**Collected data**
>>>

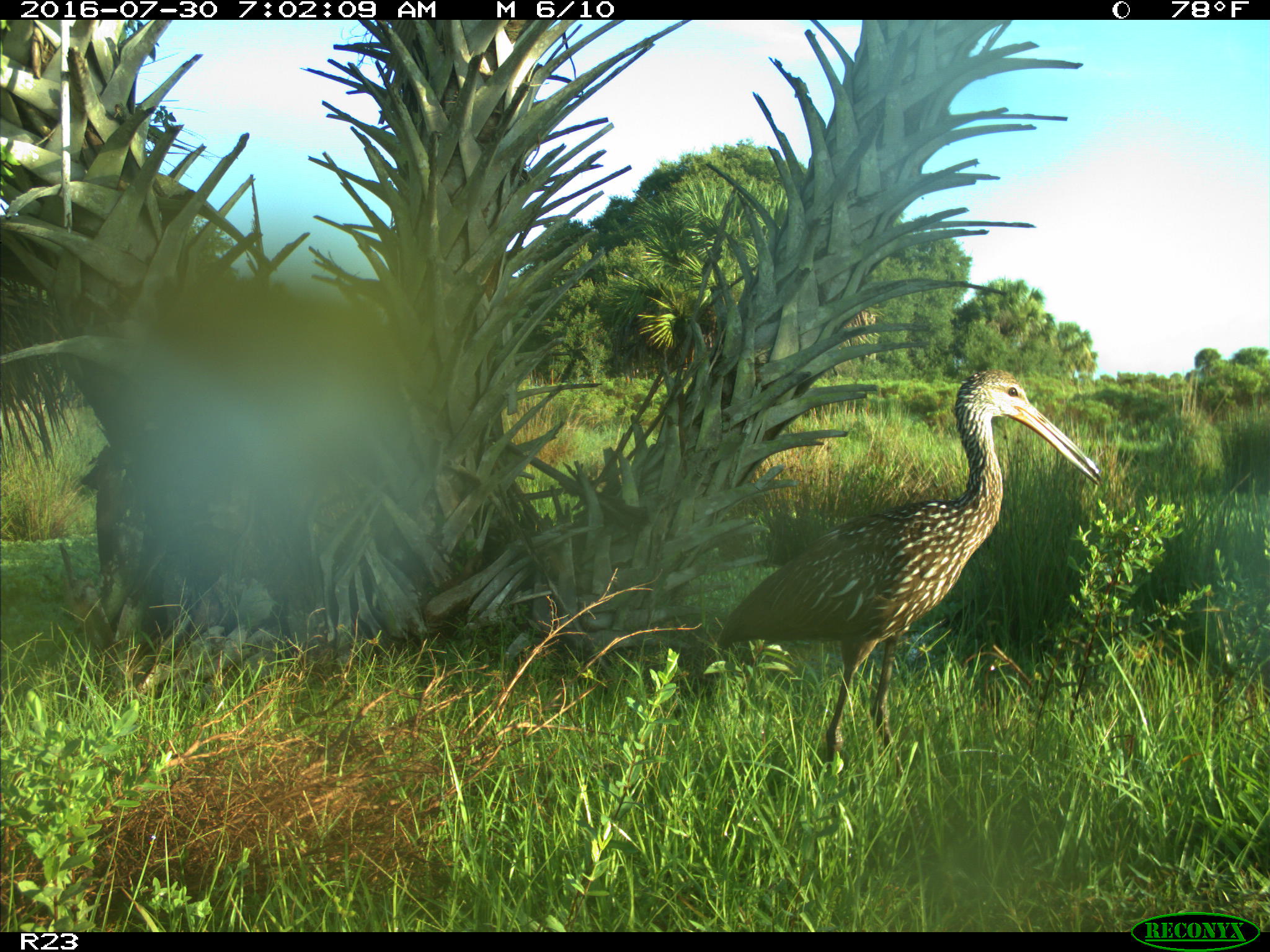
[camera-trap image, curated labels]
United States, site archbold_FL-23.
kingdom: Animalia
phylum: Chordata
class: Aves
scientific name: Aves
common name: birds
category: unidentified bird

<<<

**What the task asks**
Each line from the one containing "United States, site archbold_FL-23." to the end of the records should be echoed exactly, and no other line.

**Solution to this task**
United States, site archbold_FL-23.
kingdom: Animalia
phylum: Chordata
class: Aves
scientific name: Aves
common name: birds
category: unidentified bird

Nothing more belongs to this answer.